We expected to take a dive into these seasons and find ways that the show had changed. We didn’t have too many expectations other than seeing obvious results such as the main family members being prominent and what characters appeared the most. We went into it pretty much blind to get a better understanding of looking at large scale corpi as data rather than the actual contents.
We made many interesting findings, many of which were surprisingly high numbers when we looked at our selected four seasons of a show. We learned a lot about how to better look at large heaps of data and understand how to better filter it.
Our biggest issues were that we initially wanted to bite off more than we could chew. Some of the files were messy and needed a lot of cleaning. There may be web standards, but that does not mean everyone will follow them. Another is that we don’t know how accurate the transcripts were unless we watched each episode alongside the documents and made sure they lined up. We had to find interesting ways to tag our files with XML and also think up what exactly we wanted to find.

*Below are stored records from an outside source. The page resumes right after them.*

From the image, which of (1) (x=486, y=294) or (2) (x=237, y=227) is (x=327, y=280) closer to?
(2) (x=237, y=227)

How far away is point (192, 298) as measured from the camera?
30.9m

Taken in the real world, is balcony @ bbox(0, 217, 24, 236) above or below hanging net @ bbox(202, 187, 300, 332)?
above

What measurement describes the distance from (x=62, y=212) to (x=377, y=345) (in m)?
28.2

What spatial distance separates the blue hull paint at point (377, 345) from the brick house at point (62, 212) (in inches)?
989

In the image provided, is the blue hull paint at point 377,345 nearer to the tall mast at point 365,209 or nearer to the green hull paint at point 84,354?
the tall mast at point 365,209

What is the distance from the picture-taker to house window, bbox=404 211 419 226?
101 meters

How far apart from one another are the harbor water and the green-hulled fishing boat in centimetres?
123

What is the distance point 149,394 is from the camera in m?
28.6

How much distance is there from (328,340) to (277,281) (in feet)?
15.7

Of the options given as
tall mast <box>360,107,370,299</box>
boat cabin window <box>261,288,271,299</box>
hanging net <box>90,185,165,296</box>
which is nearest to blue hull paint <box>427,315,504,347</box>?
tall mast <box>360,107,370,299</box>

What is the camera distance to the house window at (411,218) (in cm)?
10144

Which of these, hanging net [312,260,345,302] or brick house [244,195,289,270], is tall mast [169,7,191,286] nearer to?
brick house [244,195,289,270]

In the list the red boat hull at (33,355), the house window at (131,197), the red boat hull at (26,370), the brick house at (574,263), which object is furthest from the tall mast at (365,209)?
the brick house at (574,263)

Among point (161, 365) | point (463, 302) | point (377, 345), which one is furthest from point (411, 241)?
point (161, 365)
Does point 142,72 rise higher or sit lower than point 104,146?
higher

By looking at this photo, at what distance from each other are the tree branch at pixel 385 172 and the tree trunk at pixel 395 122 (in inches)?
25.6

At the start of it, we had greater plans to look over nearly every episode starting from Season 1 back in 1989 up to present day 2023 and find the same numbers that we found here so we could have denser information but we were quickly humbled by the lack of usable online transcripts and the sheer amount of work that a full 30 plus seasons would have been. We found many interesting things. We learned a lot about what it would take to do something like this on an even larger scale and understand the headaches that it would be to fix corpi on such a massive scale. We overall enjoyed the process and walked away satisfied and happy to have learned and developed new skills.